Datensatzzeilen
★ ★ ★ ★

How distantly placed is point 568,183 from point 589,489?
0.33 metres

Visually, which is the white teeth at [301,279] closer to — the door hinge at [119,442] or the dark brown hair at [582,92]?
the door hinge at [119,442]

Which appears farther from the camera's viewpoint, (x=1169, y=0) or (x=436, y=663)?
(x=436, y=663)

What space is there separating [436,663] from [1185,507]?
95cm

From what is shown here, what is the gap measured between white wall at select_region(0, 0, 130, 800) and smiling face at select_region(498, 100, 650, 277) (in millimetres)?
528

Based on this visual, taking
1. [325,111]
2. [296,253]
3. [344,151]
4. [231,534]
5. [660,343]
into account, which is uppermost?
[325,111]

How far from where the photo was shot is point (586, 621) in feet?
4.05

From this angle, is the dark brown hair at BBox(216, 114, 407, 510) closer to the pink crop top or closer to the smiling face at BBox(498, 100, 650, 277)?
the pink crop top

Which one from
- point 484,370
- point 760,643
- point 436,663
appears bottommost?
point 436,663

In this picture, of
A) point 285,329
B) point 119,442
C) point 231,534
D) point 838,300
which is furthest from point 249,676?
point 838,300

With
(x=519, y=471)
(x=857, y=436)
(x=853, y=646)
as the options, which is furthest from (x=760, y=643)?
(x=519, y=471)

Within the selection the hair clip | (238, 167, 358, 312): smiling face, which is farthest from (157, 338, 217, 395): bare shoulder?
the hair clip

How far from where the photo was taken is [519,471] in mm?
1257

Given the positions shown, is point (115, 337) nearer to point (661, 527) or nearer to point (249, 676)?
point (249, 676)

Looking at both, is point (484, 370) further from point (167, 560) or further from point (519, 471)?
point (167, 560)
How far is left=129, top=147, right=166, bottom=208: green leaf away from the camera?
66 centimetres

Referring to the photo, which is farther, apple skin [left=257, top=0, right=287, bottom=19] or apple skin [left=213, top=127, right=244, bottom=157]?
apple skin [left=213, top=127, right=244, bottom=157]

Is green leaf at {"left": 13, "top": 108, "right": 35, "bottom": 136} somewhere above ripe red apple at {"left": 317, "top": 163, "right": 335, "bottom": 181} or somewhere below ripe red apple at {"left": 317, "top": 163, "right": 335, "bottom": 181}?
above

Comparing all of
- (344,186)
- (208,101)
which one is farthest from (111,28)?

★ ★ ★ ★

KURZE AUFGABE → Ersetze im gesamten Material "smiling face" durch "laughing face" und gib alle Zeilen sonst unverändert wieder.

SCHRIFTLICHE ANTWORT →
How distantly placed is point 568,183 from point 589,489?
0.33 metres

Visually, which is the white teeth at [301,279] closer to — the door hinge at [119,442] or the dark brown hair at [582,92]?
the door hinge at [119,442]

Which appears farther from the camera's viewpoint, (x=1169, y=0) or (x=436, y=663)?
(x=436, y=663)

What space is there separating [436,663] from [1185,507]?
95cm

From what is shown here, what is the gap measured between white wall at select_region(0, 0, 130, 800) and laughing face at select_region(498, 100, 650, 277) (in millimetres)?
528

Based on this visual, taking
1. [325,111]
2. [296,253]
3. [344,151]
4. [231,534]
5. [660,343]
into account, which is uppermost?
[325,111]

How far from where the photo was shot is point (586, 621) in feet?
4.05

From this angle, is the dark brown hair at BBox(216, 114, 407, 510) closer to the pink crop top or closer to the laughing face at BBox(498, 100, 650, 277)?
the pink crop top

Which one from
- point 484,370
- point 760,643
- point 436,663
appears bottommost?
point 436,663

In this picture, of
A) point 285,329
B) point 119,442
C) point 231,534
D) point 838,300
which is furthest from point 249,676?
point 838,300

With
(x=519, y=471)
(x=857, y=436)
(x=853, y=646)
as the options, which is furthest from (x=760, y=643)?
(x=519, y=471)

Within the selection the hair clip | (238, 167, 358, 312): laughing face, which is farthest from (157, 338, 217, 395): bare shoulder?
the hair clip

How far from where the photo was taken is [519,471] in mm?
1257

Given the positions shown, is point (115, 337) nearer to point (661, 527) or nearer to point (249, 676)?
point (249, 676)

Looking at both, is point (484, 370) further from point (167, 560) or further from point (519, 471)?
point (167, 560)
How far is left=129, top=147, right=166, bottom=208: green leaf away from the camera?
66 centimetres

Referring to the photo, which is farther, apple skin [left=257, top=0, right=287, bottom=19] or apple skin [left=213, top=127, right=244, bottom=157]?
apple skin [left=213, top=127, right=244, bottom=157]

Is green leaf at {"left": 13, "top": 108, "right": 35, "bottom": 136} somewhere above ripe red apple at {"left": 317, "top": 163, "right": 335, "bottom": 181} or somewhere below ripe red apple at {"left": 317, "top": 163, "right": 335, "bottom": 181}?
above

Comparing all of
- (344,186)
- (208,101)
which one is farthest from (111,28)?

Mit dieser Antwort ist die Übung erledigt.